D and ED (Eating Disorders)

Eating disorders and disordered eating are a greater issue among people with diabetes than we are often willing to discuss. Let’s face it – how can they not be, when our minds have to take the place of organs that mean as much to the body’s nutrition processes as do our islet cells?

After years of quiet silence, this issue is finally beginning to come out of the closet. Diabulimia has been addressed on dLife TV, and has been the subject of both a Diabetes Talkfest forum discussion and Ikonic’s last two blog posts on Diabetes Talkfest.

Diabulimia, however, is only one of the spectrum of Eating Disorders (and it’s younger sister, Disordered Eating) that affect the diabetes community. Diabulimia – by its very definition (insulin manipulation to minimize nutrient absorption) – can only affect insulin-dependent diabetics. Other types of disordered eating affect us all.

Many of us develop borderline orthorexia as we consistently and insistently cut out various types of carbohydrate-bearing foods, both to minimize our dependence upon pharmaceuticals, and to moderate the amplitude and duration of after meal highs. Others of us restrict our caloric intake for the same reasons. Still others of us may have received, at some point, instructions to not eat until our blood glucose levels drop to “safe” numbers (or possibly borderline hypoglycemic numbers) – resulting in us restricting our caloric intake to that of clinical anorexia nervosa. Exercise bulimia (sometimes also referred to as “anorexia athletica”) is another condition common to those of us trying to lower stubbornly-high blood glucose levels or to minimize the weight gain associated with insulin secretagogues or insulin itself. It is characterized by an obsession with exercise and a psychological need to “burn off” all calories consumed (and then some) in exercise. Most of these disordered-eating issues include a psychological need to control one’s body that places them in the spectrum of Obsessive Compulsive Disorders (OCD) as well.

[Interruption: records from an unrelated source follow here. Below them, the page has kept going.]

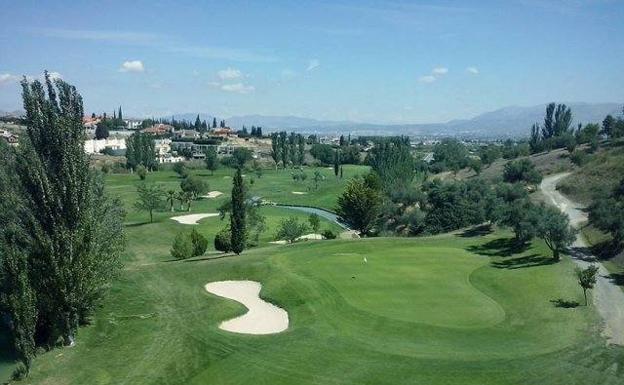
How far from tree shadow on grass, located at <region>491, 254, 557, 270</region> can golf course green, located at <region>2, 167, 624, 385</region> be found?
0.09 metres

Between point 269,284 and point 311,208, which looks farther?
point 311,208

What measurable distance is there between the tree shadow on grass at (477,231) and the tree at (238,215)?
2725 cm

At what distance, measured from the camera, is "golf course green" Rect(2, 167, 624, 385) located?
29.0 metres

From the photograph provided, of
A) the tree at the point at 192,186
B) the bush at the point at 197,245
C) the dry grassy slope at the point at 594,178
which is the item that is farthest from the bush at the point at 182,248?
the dry grassy slope at the point at 594,178

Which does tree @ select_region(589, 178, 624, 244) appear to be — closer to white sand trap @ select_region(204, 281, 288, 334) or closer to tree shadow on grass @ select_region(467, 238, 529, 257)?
tree shadow on grass @ select_region(467, 238, 529, 257)

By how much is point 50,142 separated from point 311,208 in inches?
3356

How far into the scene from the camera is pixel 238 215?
5238 centimetres

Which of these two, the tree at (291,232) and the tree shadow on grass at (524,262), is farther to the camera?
the tree at (291,232)

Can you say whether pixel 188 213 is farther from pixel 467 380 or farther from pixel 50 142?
pixel 467 380

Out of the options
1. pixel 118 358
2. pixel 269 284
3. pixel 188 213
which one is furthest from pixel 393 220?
pixel 118 358

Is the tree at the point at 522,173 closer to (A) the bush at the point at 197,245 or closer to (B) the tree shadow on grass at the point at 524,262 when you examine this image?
(B) the tree shadow on grass at the point at 524,262

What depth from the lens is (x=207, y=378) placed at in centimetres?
2892

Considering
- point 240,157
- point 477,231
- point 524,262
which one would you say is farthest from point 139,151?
point 524,262

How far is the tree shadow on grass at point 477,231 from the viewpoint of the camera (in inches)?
2581
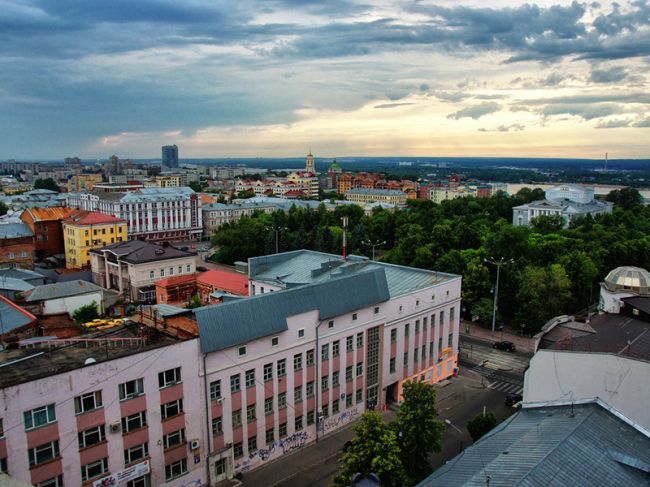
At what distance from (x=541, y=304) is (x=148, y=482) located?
42278 mm

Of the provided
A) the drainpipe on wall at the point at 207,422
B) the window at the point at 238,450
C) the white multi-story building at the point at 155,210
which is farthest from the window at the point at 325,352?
the white multi-story building at the point at 155,210

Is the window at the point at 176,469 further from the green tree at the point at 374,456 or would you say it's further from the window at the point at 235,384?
the green tree at the point at 374,456

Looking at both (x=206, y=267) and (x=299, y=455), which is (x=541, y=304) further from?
(x=206, y=267)

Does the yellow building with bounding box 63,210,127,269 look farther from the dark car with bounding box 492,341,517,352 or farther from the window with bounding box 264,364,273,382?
the window with bounding box 264,364,273,382

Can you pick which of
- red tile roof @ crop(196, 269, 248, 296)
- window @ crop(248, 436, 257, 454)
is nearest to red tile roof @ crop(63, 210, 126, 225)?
red tile roof @ crop(196, 269, 248, 296)

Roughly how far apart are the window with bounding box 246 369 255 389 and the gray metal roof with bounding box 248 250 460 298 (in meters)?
12.5

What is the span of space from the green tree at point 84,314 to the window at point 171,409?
30.5 m

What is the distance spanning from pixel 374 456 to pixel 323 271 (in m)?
22.4

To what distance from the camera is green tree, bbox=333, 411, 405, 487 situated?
22156 mm

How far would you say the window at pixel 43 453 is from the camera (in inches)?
834

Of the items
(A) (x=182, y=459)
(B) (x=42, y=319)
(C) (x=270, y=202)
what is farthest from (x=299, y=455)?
(C) (x=270, y=202)

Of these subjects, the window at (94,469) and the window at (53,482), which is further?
the window at (94,469)

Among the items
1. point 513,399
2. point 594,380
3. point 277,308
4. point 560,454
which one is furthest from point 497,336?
point 560,454

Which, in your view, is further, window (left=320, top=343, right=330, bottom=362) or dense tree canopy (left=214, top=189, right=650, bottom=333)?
dense tree canopy (left=214, top=189, right=650, bottom=333)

Mind you, it’s a sticky wicket as to whether or not the gold standard of “tight control” is borderline OCD as well. (We see it as necessary to high quality of life; “outsiders” see it as indicating severe illness or poor control. I’ve never asked psychologists how they see it.)

Heading further back into our lives, an anecdotal few of us suspect that extreme caloric restriction as non-diabetic teenagers – even for durations as short as one or two months – may have been partly responsible for us developing diabetes later in life. While there is some indication that short-term restriction at that age can be responsible for long-term physiological damage, there has not been (to my knowledge) any long-term study of eating-disordered teens against the development of mid-life metabolic disorders. (I should very much like to see that sort of study done – or the results of such a study, if it already exists.)

In short, ED and disordered eating may (unproven) be partly responsible for our diabetes – and paradoxically, it may also be necessary to keep its progression at bay.

What concerns me is that the psychological effects of these “everyday necessity” restrictions to control our glucose metabolisms could progress to full-spectrum ED and OCD. Are we trading physical health for mental health, or vice-versa? Or do the definitions of ED and OCD change because of our status as Diabetics or Persons With Diabetes?

I think you missed overeating, which is also an eating disorder, even though many people see it as greed. I know a few other diabetics who did this and I did too. My life as a Type 1 seemed so restrictive I just rebelled and ate what I wanted. I always took my insulin but had no idea of dosage, I always took the same amount no matter what I ate.

When you say that calorie restriction may cause diabetes, are you talking about Type 1 or Type 2?

While my interest is skewed more towards Type 2, I’ve also heard of one coincidence of clinical anorexia nervosa followed by a diagnosis of T1 at around age 20. If you subscribe to the “trigger event” theory of T1 diagnosis, clinical ED (anorexia or bulimia) could well be one of the triggers.

Not all overeating is an Eating Disorder, though one can argue that most – if not all – of the time, it is Disordered Eating. There are two specific overeating EDs, bulimia and Binge Eating Disorder (BED). “Eating what you want” is not necessarily overeating, but if you are consuming more calories than you burn and are not covering your food with sufficient insulin, then you may be looking at a subclinical (i.e., disordered but not officially ED) case of diabulimia, especially if weight is lost as a result. Habitually excessive caloric intake among non-diabetics – and I would presume non-diabetics, though I don’t know how (or if) diabetes affects the ghrelin-leptin (hunger-satiety) cycle – can be hormonal, social, or psychological in nature. ED is considered to be of psychological origin, with physical and hormonal manifestations.